Je sentis le poids de la robe de chambre en velours qu'il posait sur mes épaules avant de me tirer en arrière pour me sortir de l'eau. Le mouvement opéré me permit de découvrir les visages inquiets de mes mousquetaires qui m'avaient suivi jusque-là sans oser m'éveiller.
Hélas, ce n'était la première fois que mon sommeil agité provoquait une crise de somnambulisme. C'était un secret très bien gardé autant par mes médecins que mon intendant. Si l'un de mes ennemis apprenait qu'il m'arrivait de me promener ainsi la nuit, il pourrait faire courir le bruit qu'un démon ou la folie possédait le Roi. J'étais tout à fait conscient que Guillaume d'Orange n'aurait pas le moindre scrupule de m'embarrasser avec une telle rumeur.

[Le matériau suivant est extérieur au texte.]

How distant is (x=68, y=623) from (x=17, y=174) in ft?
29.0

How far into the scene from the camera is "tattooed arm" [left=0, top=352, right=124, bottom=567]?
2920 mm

Aussi la panique dans la voix de Bontemps n'était nullement feinte. Généralement, il me rattrapait avant que je ne sois visible de tous. J'ignorais ce qui l'avait empêché d'agir avant que je ne sois au-dehors, à dire vrai, je craignais qu'il ne soit lui aussi la proie d'un maléfice. Cette inquiétude cependant n'ayant pour seule source qu'un diffus sentiment d'effroi, je n'en fis mention. Je me contentai de le suivre, réprimant les frissons glacés qui parcouraient ma peau devenue pâle comme l'éclat de l'astre d'argent se reflétant dans l'eau sombre du bassin que nous quittions.